4 of 220 comments (clear)

  1. hence the old joke... by Anonymous Coward · · Score: 4, Funny

    (Disclaimer: I used a slide rule in high school in the 1970's, and we actually had a section of a class in how to do so)

    Person A: "What's 2 times 2?"
    Person B: "Let me check my slide rule, one sec... OK, looks like around 3.96."

  2. This is all well and good by Anonymous Coward · · Score: 4, Funny

    But how can we use slide rules to encourage women and minorities to join STEM fields?

  3. 50 Shades of Slide Rule by smittyoneeach · · Score: 3, Funny

    Use it as a paddle?

    --
    Get thee glass eyes, and, like a scurvy politician, seem to see things thou dost not.--King Lear
  4. Now that's a name I've not heard in a long time. by mcswell · · Score: 4, Funny

    Slide rules are indeed a very old technology. In fact, the underlying principle goes all the way back to Noah.

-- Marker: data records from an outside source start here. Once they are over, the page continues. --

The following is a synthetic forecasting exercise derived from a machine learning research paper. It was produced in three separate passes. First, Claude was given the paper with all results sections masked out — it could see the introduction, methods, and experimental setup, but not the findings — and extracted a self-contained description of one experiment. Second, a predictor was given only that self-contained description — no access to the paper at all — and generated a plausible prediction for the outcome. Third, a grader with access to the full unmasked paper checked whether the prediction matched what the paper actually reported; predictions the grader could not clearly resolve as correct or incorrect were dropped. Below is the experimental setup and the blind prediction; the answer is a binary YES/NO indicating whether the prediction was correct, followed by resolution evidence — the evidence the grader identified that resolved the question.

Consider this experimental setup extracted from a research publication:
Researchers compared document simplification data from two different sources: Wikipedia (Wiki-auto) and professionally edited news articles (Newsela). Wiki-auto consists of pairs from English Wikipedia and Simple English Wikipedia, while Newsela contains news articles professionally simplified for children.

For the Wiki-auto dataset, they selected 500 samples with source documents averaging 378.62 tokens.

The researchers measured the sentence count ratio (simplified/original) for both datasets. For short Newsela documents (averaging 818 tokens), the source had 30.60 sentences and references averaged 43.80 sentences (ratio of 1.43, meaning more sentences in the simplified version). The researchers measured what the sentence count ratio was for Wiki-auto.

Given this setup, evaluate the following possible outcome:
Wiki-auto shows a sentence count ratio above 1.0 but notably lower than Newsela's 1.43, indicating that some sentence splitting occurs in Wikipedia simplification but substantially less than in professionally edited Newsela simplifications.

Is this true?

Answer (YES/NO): NO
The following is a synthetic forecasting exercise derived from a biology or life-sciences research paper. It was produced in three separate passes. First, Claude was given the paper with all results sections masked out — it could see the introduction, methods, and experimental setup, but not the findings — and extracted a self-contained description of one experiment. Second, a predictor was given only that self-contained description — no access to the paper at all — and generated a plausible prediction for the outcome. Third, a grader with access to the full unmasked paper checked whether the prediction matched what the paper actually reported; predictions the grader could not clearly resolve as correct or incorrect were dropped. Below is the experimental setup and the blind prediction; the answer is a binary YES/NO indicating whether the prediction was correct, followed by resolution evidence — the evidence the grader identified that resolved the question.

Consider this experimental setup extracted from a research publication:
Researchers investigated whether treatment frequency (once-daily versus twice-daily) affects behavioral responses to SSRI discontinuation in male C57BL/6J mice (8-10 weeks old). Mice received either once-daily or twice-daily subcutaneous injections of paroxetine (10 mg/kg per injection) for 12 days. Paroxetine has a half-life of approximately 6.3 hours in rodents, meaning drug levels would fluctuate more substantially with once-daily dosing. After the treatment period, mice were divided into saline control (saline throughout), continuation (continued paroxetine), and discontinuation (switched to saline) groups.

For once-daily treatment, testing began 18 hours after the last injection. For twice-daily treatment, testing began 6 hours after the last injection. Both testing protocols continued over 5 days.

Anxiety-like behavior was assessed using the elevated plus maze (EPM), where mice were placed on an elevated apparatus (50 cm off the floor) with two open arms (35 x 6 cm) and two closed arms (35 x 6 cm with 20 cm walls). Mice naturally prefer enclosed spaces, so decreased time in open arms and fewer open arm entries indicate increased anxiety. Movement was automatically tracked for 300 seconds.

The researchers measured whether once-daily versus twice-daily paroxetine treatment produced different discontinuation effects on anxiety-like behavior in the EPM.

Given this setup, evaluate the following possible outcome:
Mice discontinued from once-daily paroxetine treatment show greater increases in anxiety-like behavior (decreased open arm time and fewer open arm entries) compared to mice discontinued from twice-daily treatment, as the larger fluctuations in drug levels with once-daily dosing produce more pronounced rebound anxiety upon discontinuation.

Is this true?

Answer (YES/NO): NO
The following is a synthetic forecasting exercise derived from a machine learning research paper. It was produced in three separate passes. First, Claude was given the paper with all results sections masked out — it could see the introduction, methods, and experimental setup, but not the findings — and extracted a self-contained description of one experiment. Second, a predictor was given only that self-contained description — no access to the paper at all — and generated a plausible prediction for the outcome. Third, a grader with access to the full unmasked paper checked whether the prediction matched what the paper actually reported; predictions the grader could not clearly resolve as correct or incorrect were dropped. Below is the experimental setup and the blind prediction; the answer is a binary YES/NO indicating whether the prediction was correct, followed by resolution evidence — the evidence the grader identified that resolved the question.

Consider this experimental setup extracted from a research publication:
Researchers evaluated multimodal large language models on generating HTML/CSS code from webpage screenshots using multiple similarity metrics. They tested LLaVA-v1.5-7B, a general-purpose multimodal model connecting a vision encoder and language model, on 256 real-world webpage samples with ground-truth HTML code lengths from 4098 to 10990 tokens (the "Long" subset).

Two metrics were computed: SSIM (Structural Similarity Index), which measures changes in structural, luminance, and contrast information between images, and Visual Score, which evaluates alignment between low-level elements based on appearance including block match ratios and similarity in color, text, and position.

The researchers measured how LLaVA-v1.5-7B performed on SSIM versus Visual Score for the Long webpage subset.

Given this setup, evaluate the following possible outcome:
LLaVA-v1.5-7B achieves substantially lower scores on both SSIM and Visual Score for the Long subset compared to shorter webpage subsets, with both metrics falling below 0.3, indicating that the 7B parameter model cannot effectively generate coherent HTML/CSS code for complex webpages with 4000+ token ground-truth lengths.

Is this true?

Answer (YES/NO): NO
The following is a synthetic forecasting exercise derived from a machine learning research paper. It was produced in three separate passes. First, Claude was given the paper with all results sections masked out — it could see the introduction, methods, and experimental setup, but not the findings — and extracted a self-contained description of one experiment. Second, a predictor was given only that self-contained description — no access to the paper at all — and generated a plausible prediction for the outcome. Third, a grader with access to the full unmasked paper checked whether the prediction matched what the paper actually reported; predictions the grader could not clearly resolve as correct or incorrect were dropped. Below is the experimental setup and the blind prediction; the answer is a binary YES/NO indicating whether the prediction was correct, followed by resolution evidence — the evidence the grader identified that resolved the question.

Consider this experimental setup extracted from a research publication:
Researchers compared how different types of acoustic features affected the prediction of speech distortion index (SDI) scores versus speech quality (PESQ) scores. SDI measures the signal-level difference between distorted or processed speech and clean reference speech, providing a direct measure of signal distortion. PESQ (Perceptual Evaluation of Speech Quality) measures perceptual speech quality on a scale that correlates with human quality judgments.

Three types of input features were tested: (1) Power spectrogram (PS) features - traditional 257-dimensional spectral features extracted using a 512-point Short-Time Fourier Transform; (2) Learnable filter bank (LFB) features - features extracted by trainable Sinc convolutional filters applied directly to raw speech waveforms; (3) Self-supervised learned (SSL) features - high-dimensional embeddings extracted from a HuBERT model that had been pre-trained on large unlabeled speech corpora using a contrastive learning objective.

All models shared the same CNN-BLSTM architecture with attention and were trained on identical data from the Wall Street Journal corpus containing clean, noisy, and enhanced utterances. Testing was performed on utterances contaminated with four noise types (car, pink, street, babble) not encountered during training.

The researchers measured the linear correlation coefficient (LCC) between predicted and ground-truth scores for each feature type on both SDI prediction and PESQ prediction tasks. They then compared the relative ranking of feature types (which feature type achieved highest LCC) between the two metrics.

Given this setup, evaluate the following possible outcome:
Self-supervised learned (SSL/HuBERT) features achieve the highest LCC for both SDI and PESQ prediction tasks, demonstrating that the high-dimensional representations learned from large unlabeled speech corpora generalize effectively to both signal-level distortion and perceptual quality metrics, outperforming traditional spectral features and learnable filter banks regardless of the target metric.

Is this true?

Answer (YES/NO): NO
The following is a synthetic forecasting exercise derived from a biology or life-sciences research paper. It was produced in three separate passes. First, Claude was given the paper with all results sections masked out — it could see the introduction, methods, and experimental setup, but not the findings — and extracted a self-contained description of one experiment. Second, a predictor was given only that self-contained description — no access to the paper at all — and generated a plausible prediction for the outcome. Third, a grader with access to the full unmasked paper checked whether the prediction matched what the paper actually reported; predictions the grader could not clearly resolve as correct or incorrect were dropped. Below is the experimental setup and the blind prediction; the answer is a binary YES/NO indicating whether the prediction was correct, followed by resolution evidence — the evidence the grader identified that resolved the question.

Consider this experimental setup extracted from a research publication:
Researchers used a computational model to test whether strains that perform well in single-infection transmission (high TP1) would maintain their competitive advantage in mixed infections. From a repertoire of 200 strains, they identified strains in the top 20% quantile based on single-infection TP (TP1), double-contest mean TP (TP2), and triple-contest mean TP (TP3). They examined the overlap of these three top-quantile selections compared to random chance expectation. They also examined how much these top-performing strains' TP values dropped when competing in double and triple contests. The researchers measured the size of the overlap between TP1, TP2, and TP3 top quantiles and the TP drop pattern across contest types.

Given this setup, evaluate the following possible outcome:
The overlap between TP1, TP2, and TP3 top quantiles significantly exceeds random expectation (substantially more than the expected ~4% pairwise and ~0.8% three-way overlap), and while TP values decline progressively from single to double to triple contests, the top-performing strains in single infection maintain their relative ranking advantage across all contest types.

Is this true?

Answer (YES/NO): YES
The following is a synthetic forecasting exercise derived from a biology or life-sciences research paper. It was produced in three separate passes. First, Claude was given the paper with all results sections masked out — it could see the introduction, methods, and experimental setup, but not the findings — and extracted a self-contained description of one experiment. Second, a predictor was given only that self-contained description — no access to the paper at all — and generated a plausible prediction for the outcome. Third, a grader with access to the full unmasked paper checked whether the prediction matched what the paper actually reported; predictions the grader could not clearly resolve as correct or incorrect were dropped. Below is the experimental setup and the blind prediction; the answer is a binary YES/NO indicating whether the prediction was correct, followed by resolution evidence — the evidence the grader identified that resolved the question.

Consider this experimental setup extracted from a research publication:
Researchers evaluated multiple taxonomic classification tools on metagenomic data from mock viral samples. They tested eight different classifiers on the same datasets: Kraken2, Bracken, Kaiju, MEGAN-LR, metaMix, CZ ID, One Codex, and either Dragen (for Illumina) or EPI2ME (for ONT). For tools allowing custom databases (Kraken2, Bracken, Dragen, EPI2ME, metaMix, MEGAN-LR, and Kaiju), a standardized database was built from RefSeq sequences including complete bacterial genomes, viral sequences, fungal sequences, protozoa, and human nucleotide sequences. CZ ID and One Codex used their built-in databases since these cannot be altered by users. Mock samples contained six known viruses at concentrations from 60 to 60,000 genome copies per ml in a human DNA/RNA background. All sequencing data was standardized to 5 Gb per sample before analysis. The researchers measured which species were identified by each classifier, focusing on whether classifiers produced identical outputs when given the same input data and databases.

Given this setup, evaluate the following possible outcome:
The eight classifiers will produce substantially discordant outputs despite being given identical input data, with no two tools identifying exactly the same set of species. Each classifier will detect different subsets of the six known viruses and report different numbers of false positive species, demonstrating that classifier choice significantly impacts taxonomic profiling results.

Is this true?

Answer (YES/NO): NO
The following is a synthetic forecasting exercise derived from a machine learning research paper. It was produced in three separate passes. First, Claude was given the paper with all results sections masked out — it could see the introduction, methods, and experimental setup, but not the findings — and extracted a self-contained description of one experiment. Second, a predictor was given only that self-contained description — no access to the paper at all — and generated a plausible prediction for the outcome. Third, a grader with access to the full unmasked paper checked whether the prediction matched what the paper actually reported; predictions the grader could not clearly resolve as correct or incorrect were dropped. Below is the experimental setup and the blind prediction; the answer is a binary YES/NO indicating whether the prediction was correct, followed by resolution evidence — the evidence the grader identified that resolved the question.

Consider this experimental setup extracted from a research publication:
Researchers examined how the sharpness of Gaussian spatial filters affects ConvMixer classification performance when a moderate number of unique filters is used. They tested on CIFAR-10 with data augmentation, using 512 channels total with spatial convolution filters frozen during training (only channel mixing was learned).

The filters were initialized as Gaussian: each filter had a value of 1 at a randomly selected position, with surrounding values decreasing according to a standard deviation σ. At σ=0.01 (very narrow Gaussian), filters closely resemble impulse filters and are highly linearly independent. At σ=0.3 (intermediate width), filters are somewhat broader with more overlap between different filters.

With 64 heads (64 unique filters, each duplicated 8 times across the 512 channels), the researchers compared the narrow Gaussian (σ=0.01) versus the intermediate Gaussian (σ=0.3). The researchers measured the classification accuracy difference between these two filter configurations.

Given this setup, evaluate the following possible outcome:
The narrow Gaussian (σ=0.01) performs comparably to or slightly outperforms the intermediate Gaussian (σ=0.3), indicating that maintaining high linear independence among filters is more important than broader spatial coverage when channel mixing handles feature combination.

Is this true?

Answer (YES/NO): YES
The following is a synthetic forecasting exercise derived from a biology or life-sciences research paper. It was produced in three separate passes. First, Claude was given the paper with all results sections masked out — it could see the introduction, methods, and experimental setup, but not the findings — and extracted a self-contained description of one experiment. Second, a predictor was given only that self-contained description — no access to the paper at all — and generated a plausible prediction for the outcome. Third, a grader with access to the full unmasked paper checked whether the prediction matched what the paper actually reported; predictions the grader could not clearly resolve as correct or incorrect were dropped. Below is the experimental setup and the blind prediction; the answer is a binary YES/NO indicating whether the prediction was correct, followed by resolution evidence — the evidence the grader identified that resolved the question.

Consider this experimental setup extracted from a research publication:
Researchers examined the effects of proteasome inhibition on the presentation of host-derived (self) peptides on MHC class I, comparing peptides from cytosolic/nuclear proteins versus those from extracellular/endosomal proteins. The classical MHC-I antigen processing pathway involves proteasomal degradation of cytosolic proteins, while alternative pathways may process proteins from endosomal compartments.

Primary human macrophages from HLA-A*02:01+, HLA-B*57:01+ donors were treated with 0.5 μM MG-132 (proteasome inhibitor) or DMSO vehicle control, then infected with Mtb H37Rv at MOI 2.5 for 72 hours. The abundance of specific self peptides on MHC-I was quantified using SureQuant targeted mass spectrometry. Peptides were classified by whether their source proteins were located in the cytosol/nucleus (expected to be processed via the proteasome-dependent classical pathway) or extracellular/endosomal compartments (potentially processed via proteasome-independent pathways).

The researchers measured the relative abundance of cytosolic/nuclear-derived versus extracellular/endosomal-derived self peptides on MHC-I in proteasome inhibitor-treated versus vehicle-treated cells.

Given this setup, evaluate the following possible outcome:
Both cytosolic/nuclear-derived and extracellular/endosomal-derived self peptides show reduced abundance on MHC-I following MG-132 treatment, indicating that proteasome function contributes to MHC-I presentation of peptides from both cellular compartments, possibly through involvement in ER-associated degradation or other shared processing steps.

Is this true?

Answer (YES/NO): NO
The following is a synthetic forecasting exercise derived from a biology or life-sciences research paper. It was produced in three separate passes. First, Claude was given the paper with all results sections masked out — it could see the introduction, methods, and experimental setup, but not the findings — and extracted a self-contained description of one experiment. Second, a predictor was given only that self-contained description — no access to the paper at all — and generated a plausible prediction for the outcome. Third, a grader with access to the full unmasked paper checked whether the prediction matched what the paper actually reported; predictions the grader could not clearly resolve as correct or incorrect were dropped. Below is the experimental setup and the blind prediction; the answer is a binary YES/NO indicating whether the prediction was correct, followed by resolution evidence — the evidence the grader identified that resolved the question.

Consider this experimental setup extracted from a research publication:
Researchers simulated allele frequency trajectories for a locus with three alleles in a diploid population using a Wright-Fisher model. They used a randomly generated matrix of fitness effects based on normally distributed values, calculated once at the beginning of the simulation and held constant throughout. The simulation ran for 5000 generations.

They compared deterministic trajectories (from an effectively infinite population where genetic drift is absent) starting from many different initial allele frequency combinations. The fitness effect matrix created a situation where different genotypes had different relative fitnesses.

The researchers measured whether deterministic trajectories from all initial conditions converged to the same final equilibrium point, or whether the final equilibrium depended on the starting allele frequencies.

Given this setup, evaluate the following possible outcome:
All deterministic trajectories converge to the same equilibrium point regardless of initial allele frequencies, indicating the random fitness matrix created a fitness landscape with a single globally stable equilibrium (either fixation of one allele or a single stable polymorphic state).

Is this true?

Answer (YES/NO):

    After Noah got off the Ark, he sent the animals to go forth and multiply. And each month he went out to see how they were doing. As you might guess, after the first month or so there were baby rabbits, then baby cats and dogs soon after, and even a baby elephant after the first year. But month after month, Noah could find no baby snakes.

    Finally it dawned on him that the snakes were cold blooded, and needed to sun themselves in order to get active. But the wet ground, and the lack of trees, had been perfect for bushes, weeds, and all kinds of plants, and the snakes were getting shaded out as it were. So Noah went back to the Ark, collected some timbers he'd used to strengthen the decks, and used them to build a table. And sure enough, the next month there were baby snakes! (scroll down...)















    Which just shows to go, even an adder can multiply if you give him a log table.